Speaking of Emerson I said to W. that I was thinking out for myself a letter to write to Edward Emerson about that footnote. He still insisted that I would get no reply. I retorted— "I'll bet I can write a letter to which he will have to reply: I won't knock him down—I won't write in that mood: but he will have to answer me in some way." He laughed somewhat. "Well—I should not advise against you—it—I am always in favor of having a fellow do what he is strongly bent on doing—what comes to him as a duty; what he feels he must do, that by all odds he is bound to do—bound. That has been my course from the first—to write what I must write—not hesitatingly but decisively—and will be, I'm sure. But we have enemies and enemies. I find there are opponents of Leaves of Grass with reasons and without reasons: some without reasons who have not a leg to stand upon, men who, like a row of defective houses, no one of which could stand alone—any wind, any unusual disturbance would ruin them—but which, braced one by the other, very well hold their heads up. I am very much afraid Edward Emerson is one of such a dozen. The literary classes, so-called, are prone to be so—to be stiff, unyielding, to despise: many in Boston—certainly—mostly the whole gang in New York." I protested, "Philadelphia has no literary class, in fact, but Boker and Furness, its two real men, are friendly towards you—both of them." W. "That is so—I realize that, too—and it hits deep. I really consider them friendly—nobly generous."
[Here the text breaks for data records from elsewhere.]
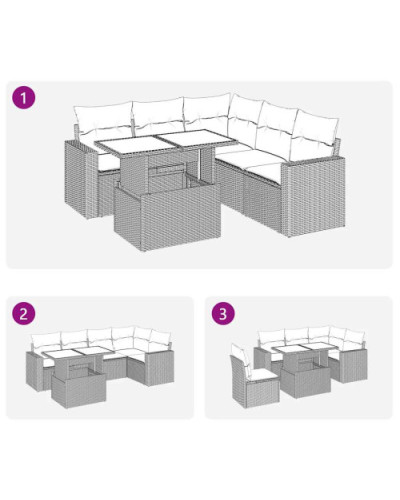 1

2

3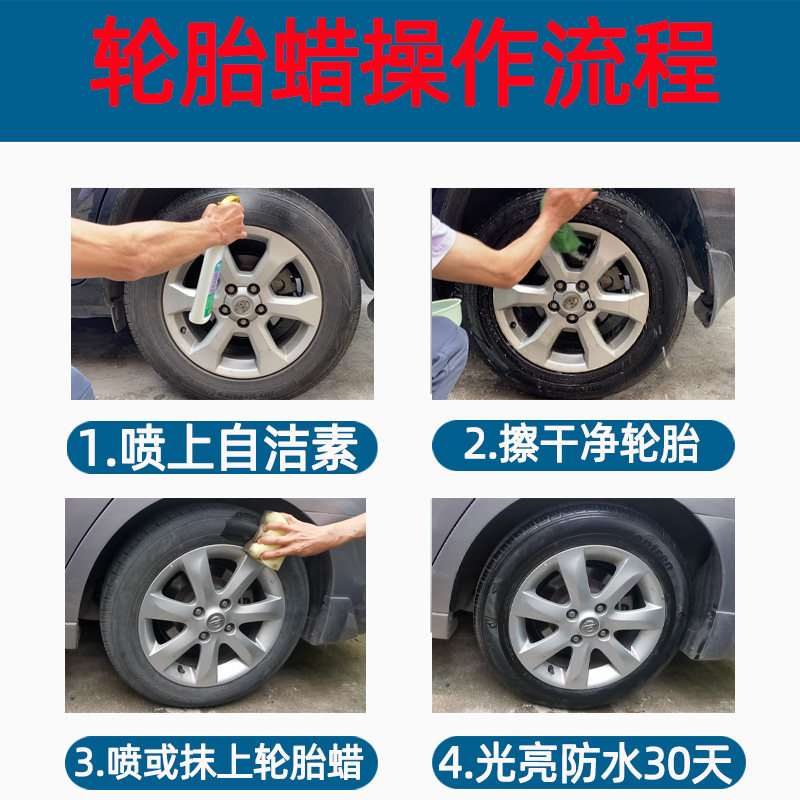 轮胎蜡操作流程

1.喷上自洁素

2.擦干净轮胎

3.喷或抹上轮胎蜡

4.光亮防水30天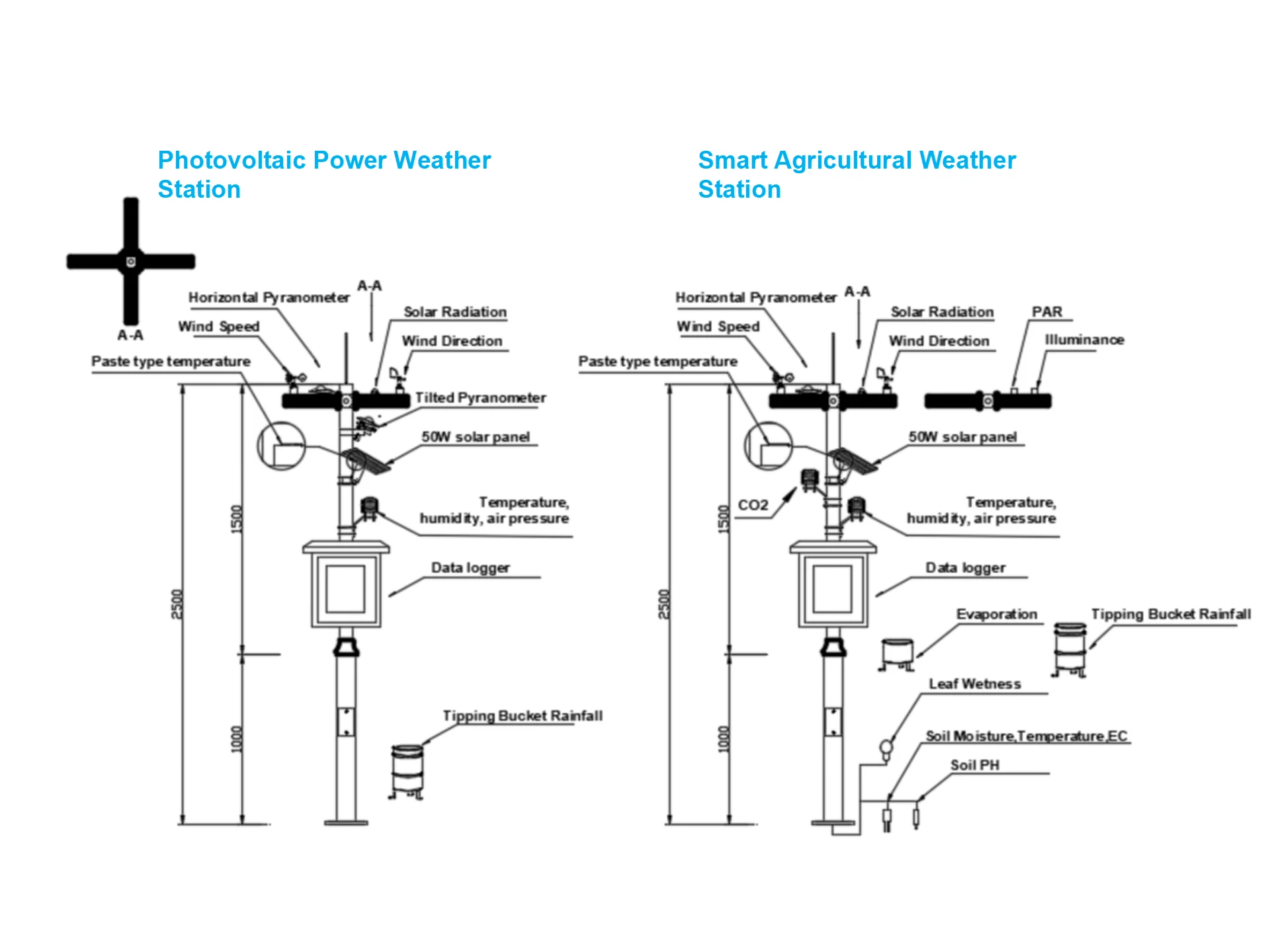 Photovoltaic Power Weather Station

A-A

Horizontal Pyranometer

A-A

Solar Radiation

Wind Speed

Wind Direction

Paste type temperature

Tilted Pyranometer

50W solar panel

Temperature, humidity, air pressure

Data logger

Tipping Bucket Rainfall

2500

1500

1000

Smart Agricultural Weather Station

Horizontal Pyranometer

A-A

Solar Radiation

PAR

Wind Speed

Wind Direction

Illuminance

Paste type temperature

50W solar panel

CO2

Temperature, humidity, air pressure

Data logger

Evaporation

Tipping Bucket Rainfall

Leaf Wetness

Soil Moisture,Temperature,EC

Soil PH

2500

1500

1000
Remarked further along, "I have been reading Amiel again—that is, reading him in my way: taking him up casually—from time to time—his 'Journal Intime.' But I found no change from my first impression. It is very introspective—very full of sin—of looking sinwards—a depressing book, in fact." I asked: "Don't you think, then, it is a bad book for you to read?" "Yes—I do—it is depressing—it gives me no relief." I passed the conversation to another book: "My friend Johnston today came in and left me Bellamy's 'Looking Backward': how would it suit you to read that?" He lighted up instantly— "Excellently well—oh! excellently. I have been recommended by quite a dozen—and a dozen of the best fellows—my fellows, friends—to read it." We discussed social tendencies. I referred then to Nationalist Organ in Boston, W., after I had described its purport, saying: "Well—let 'em whack away—let 'em be heard—anarchist—socialist—what-not: the world has, therefore needs them all. And whatever, I am sure I shall like at least to look at that book, whenever you may bring it down." To Bush's so-frequent use of the "we"—including his wife in nearly all his good words for W., W. said tonight—"Good for him! And good for the wife: that is what it should be. I have often felt, my good luck with the women has been phenomenal!" Spoke of Heine: "Although by birth a German, he was to all intents and purpose, French—possessed of the French lightness of touch, yet not flippantly superficial either: he was rather a sampler of the true—the grander—French."